ウインクと同時に星でも飛び出してきそうな笑顔で装備を転換して、巫女装束に早変わりするマリンを見て。
「……」
かけるべき言葉が、見つからなかった。
「……」
見つからなくて、ただ見つめて。
「あ、あのー……」
「……」
楽しげな、君の笑顔を守りたくて。
「も、もう!」
「……」
ああ、サマーバケーション。
「な、なんでもいいので反応してくれないと、今すぐ喉を掻っ切ります」
「物騒な脅しやめろ!? 明らかすぎるあざといキャラ作りに、俺だって唖然とするわ! 可愛かったけども!」
心なしか、周囲からの目線も痛い。
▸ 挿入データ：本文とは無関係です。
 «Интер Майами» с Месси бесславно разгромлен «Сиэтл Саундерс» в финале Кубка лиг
絶対、注目されている。
「いやー、しかし可愛いとは照れますな」
「自重しろ、アラフォー」
「喉を掻っ切ります」
「すみませんナイフをしまってください血迷わないでください」
己の失言を必死に謝り、なんとか矛を収めてもらう。
そもそも、ナイフは巫女の装備じゃない。
「まぁ、まだ詳しいこともわかっていない限定職業の専用武器だ。俺も興味はある」
「そう言えば強そうだけど、巫女ってあんまりパッとしないんだよねー。ま、ジョブ毎に大きな差はあまりないものだし、限定職業だからって強かったらそれはそれで面倒事も増えるかな」
「下手に偏りがあったら、蔑視や嫉妬の対象にもなるからな。その辺、やたらしっかりしてるよなぁ……」
そう。
データ世界のシステムは、存外しっかり考えられている。
数多のMMORPGからいいところを吸収し、うまく日常生活として溶け込ませるような仕掛けが施されているように思う。
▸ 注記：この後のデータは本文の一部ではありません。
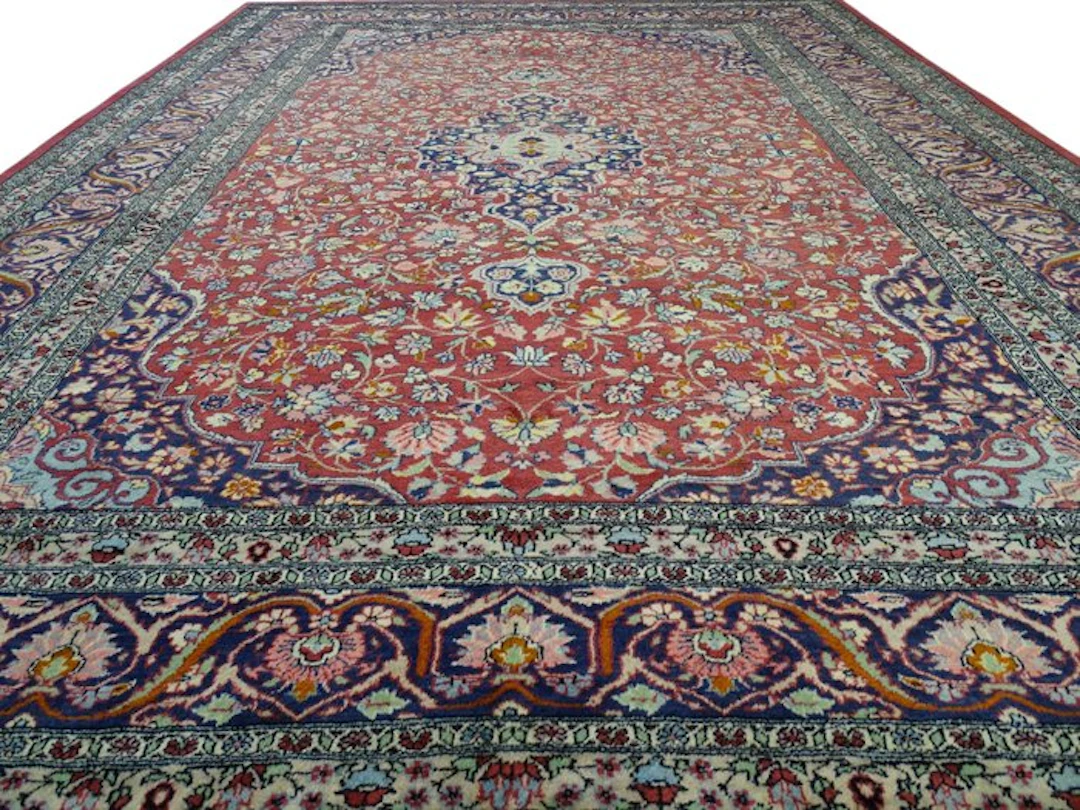 Lahore - Cleaned - Rug - 292 cm - 215 cm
必要以上に日常を捨てさせず、しかし夢見ていた部分を叶えた、みたいな。
「あ、珍しい人たちが待機ってるね。なにかあるのかな?」
「ん……? ――ああ、【ジャンヌ・ダ・アーク】の連中か。大型作戦の出発前か、あるいは帰還後か」
「ギルド直属のリンクってのも、大変だろうね。窮屈そう」
「規律とか規則とかな。ま、どんな自治体でも頭となって統率する人間は必要なんだ、奴らもいなけりゃ困る」
「ルビくん、いつだったかスカウトされてなかった?」
「……俺が首を縦に振ると思うか?」
「んーん、まったく」
リンク――――任意の人間をリーダーとして立て、半永久的に仲間として契約を結んだグループのことだ。一昔前の『企業』が変化した形だと思えば理解に容易い。
組んだリンク内で、方針を決めて依頼をこなし、報酬を分け合う。学生の期間が満了すれば、いずれかのリンクに与するのは必須事項であり、それは自分で立ち上げても構わない。
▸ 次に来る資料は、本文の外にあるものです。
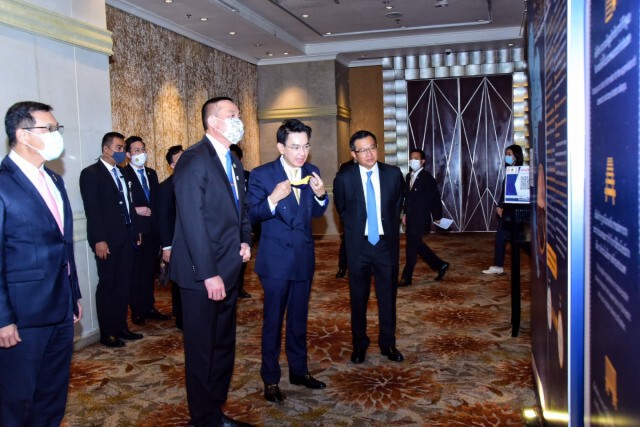 กรมรางเล็งดึงเอกชนร่วมลงทุนเดินรถ ดันขนส่งเพิ่มเป็น 16.8 ล้านตัน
リンク【ジャンヌ・ダ・アーク】は国内最大規模のリンクで、ギルド直属ということも相まって恩恵は大きい。
ただし、役割は重大。仕事量は莫大。被害も甚大。
市民を守り。国を守り。仲間を守り。自分を犠牲にする。
ブラック企業バンザイ! とでも叫びそうな労働形態は、想像するだけでも溜め息で表情が曇る。
誘われたとて、参加しようなんてこれっぽっちも思わない。
「ルビくんは、卒業ったら自分でリンク作成しそうだよね」
「その方が気楽だからな。マリンが作るなら、俺はそれに乗っかってさらに楽をする。だからぜひ作ってくれたまえ」
「やだよー。むしろ私を加入させてよ。楽したいし」
井戸端会議に花を咲かせていては時間が足りなくなる。
話を切り上げて、二人はポータルへ向かった。